### AUFGABENSTELLUNG 1
Schreiben Sie aus dem Text über Mindelo den Abschnitt wortgetreu ab, beginnend bei „Die Besichtigung der“ und endend bei „der Guten Hoffnung.“.
### AUFGABENSTELLUNG 2
In welchem Jahr ordnete die portugiesische Regierung laut dem Text über Mindelo den Ausbau der Stadt als Handelshafen an?
### AUFGABENSTELLUNG 3
Schreiben Sie den Text über Mindelo im Anschluss an seinen letzten Satz weiter.

---------- TEXTABSCHNITT ----------

Mindelo am Neujahrstag
01. 01. 2015.
Die Besichtigung der Hafenstadt Mindelo auf der Insel Sao Vicente macht mich gespannt, weil ich gelesen habe, dass der Ort eine interessante, wechselhafte Geschichte hat.
In der Stadt leben ungefähr 75 000 Einwohner, 98 Prozent der Inselbevölkerung. Der Hafen (Porto Grande) gilt als der sicherste Anlegeplatz der Kapverden. Früher war er sogar einmal der größte Hafen zwischen Lissabon und dem Kap der Guten Hoffnung.
1838 ordnete die portugiesische Regierung den Ausbau Mindelos als Handelshafen an. 1850 erhielt der britische Konsul die Genehmigung für die Errichtung einer Kohlebunker-Station. Andere englische Einrichtungen kamen dazu. Bereits 1810 hatte Großbritannien von Portugal vertraglich das Vorrecht auf den Handel mit der portugiesischen Kolonie Brasilien erhalten. Mindelo wurde als Versorgungshafen für die Schiffe von und nach Südamerika ausgebaut. Das führte zum wirtschaftlichen Aufschwung für die Insel, die landwirtschaftlich kaum nutzbar war.

---------- DATENZEILEN ----------

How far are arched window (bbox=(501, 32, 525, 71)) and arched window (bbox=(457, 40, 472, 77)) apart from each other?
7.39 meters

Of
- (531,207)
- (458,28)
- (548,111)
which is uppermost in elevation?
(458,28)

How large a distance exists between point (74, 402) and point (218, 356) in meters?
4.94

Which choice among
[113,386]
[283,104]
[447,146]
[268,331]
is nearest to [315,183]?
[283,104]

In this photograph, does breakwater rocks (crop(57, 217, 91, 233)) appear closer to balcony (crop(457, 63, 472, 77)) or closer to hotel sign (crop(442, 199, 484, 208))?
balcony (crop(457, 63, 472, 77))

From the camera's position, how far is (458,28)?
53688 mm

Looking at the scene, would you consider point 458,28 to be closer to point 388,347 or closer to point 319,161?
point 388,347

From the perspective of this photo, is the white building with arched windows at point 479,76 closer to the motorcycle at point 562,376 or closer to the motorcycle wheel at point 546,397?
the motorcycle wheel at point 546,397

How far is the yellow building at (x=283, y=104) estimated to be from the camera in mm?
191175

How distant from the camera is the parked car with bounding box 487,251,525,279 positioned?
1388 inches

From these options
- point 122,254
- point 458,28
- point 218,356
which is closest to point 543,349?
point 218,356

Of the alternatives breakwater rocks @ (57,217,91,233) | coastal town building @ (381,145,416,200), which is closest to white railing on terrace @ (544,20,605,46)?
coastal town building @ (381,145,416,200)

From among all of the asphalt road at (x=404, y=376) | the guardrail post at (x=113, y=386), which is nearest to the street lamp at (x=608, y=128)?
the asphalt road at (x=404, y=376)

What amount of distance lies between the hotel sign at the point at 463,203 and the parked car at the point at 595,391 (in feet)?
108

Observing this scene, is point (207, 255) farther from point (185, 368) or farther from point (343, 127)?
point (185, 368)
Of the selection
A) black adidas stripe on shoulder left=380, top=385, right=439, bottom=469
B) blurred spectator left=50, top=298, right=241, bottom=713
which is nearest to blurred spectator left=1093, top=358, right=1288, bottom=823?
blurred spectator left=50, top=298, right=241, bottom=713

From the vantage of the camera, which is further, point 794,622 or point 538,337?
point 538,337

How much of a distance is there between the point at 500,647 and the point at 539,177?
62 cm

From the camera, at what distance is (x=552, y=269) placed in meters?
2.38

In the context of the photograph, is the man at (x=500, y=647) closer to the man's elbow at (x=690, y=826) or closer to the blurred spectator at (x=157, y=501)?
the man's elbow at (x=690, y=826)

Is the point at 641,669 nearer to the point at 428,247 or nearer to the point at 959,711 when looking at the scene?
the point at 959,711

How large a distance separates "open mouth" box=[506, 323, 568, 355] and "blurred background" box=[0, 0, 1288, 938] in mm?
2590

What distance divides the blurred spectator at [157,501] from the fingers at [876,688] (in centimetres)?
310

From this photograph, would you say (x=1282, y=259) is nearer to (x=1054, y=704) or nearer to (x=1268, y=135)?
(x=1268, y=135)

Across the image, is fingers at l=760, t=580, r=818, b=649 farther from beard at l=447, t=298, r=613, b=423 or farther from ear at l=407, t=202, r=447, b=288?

----------

### ANTWORT 1
Die Besichtigung der Hafenstadt Mindelo auf der Insel Sao Vicente macht mich gespannt, weil ich gelesen habe, dass der Ort eine interessante, wechselhafte Geschichte hat.
In der Stadt leben ungefähr 75 000 Einwohner, 98 Prozent der Inselbevölkerung. Der Hafen (Porto Grande) gilt als der sicherste Anlegeplatz der Kapverden. Früher war er sogar einmal der größte Hafen zwischen Lissabon und dem Kap der Guten Hoffnung.

### ANTWORT 2
Im Jahr 1838.

### ANTWORT 3
Ende des 19. Jahrhunderts aber galt Mindelo auch eine der verderbsten Städte in der Welt. Damals versorgten sich bis zu 2000 Schiffe pro Jahr im Hafen mit Kohle und Wasser. Seeleute aus aller Welt hatten hier Landgang, und das Geschäft mit der Prostitution blühte. Mindelo wurde damit auch zur Stadt mit der größten Freizügigkeit. Den Ruf, liberal und tolerant zu sein, hat die Stadt bis heute.
Um 1900 wuchs die Konkurrenz durch die Häfen Las Palmas auf Gran Canaria und Dakar in Senegal. Bis 1920 ging die Zahl der ankernden Schiffe drastisch zurück. Die Schiffe fuhren kaum noch mit Kohle sondern in zunehmendem Maße mit Dieselkraftstoff.
Unter dem Salazar-Regime versuchte nun Portugal, den Handel mit den eigenen Kolonien in Afrika, vor allem Angola, zu intensivieren. Dazu wurden die 900 Meter lange Mole und moderne Hafenanlagen errichtet.
Nach der Unahängigkeit baute der junge kapverdianische Staat den Hafen weiter aus. Er kann heute Schiffe bis 11,5 Meter Tiefgang aufnehmen.
Die Stadt ist immer noch attraktiv für Zuwanderer von anderen Inseln und aus Westafrika. Wer Erfolg hat, leistet sich einen gehobenen Lebensstil. Wer scheitert, lebt in ärmlichen Verhältnissen in den Wohnvierteln am Rande der Stadt.
Für mich beginnt der Neujahrstag sehr angenehm. Drei junge Kapverdianerinnen umarmen mich stürmisch im Frühstücksrestaurant und wünschen mir ein gutes Neues Jahr.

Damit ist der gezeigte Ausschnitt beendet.